Given request:
Copy the passage in the text on literary agents below word for word, everything from "Picture Book Authors: You’ll" down to "get an agent.".

Nonfiction Authors (all genres, including memoir and narrative nonfiction): You’ll need a partial manuscript (three sample chapters, not necessarily the first three), as well as a complete book proposal with chapter summaries for the entire book (even if the book is already complete).

Picture Book Authors: You’ll need a completed manuscript (no exceptions). A small number of agents will also require you to have a second completed manuscript to submit your work.

5. What do I need to know about copyrighting my book?

LITERARY AGENTS

6. What are literary agents and how do they work?

Read my 9-part Guide to Literary Agents here: http://literary-agents.com/guide-to-literary-agents/. It reveals: what agents are, what they do, and how they work; pros and cons of hiring a book agent; how agents get paid; requirements to be an agent; a brief history of agents; and tips to help you determine whether you should try to get an agent.

7. What's the #1 thing I can do to increase my chance of getting an agent?

Listen to (or read the pdf transcript) of my most popular audio training (67 minutes), 7 Insider Secrets You Need to Know to Get a Top Literary Agent, Publisher, and Book Deal.

It explains:

* Why you must have an agent and how they really work (some of the things you learn are going to shock you)

* 3 types of literary agents and how you can find the right one for you

* The most important thing that agents and publishers think about when they’re considering your work

* 5 writer scams that could cost you thousands (or tens of thousands of dollars)

* Why you can’t think of yourself as an author (if you want to make a living as one)

* The critical difference between good agents and great agents

* Why you have only 8 seconds (yes, 8 seconds) to get an agent’s attention

* 5 types of authors (and why it’s so important that you know who they are)

* Why many of the things you’ve learned about query letters is completely wrong

* How you can get help from me personally 1-on-1 to get an agent

To access the recording and transcript (no charge), click here: https://thebestsellingauthor.com/membership/. Once you enter your name and email address, simply click on the link that says, “Audio Training Library” and the training mentioned above is the first recording/transcript on the page.

8. Are agents prejudiced about age, education, location, ethnicity, lifestyle, beliefs, etc.?

Authors sometimes think agents and/or publishers are prejudiced when it’s not that at all. The real problem is that some authors have a narrow focus in their work that isn’t very inclusive or commercial. This is particularly true when it comes to “special interest” authors whose writing explores: race, religion, politics, sexual identify, etc.

Inclusive writing means making the focus of a book the theme(s) that any person (or a lot of people) can relate to. In other words, there are some books written by black authors (for example) that are only (or primarily) going to be read by black authors (instead of a mainstream audience) because they dive so deep into the black experience. Same thing goes with Christian authors. Whenever I’m coaching a Christian author, one of the first questions I ask is, “What’s your goal? Where do you think your book fits on the mainstream/Christian spectrum? Do you want to reach a secular audience or simply “preach to the choir”?”

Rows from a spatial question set
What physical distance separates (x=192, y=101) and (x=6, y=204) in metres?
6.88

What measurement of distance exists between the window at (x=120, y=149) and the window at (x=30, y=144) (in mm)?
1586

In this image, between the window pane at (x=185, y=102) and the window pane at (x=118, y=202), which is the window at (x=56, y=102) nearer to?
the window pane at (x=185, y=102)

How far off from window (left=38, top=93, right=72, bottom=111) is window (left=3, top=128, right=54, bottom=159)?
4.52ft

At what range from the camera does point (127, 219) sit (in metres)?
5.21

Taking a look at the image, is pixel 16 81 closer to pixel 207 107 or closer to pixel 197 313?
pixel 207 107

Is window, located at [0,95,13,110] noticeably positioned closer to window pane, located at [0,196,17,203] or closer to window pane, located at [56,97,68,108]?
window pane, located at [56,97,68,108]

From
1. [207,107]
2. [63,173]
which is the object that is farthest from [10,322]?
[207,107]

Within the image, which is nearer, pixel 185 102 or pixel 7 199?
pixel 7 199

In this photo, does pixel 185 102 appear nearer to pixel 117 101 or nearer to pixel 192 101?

Response to the task:
Picture Book Authors: You’ll need a completed manuscript (no exceptions). A small number of agents will also require you to have a second completed manuscript to submit your work.

5. What do I need to know about copyrighting my book?

LITERARY AGENTS

6. What are literary agents and how do they work?

Read my 9-part Guide to Literary Agents here: http://literary-agents.com/guide-to-literary-agents/. It reveals: what agents are, what they do, and how they work; pros and cons of hiring a book agent; how agents get paid; requirements to be an agent; a brief history of agents; and tips to help you determine whether you should try to get an agent.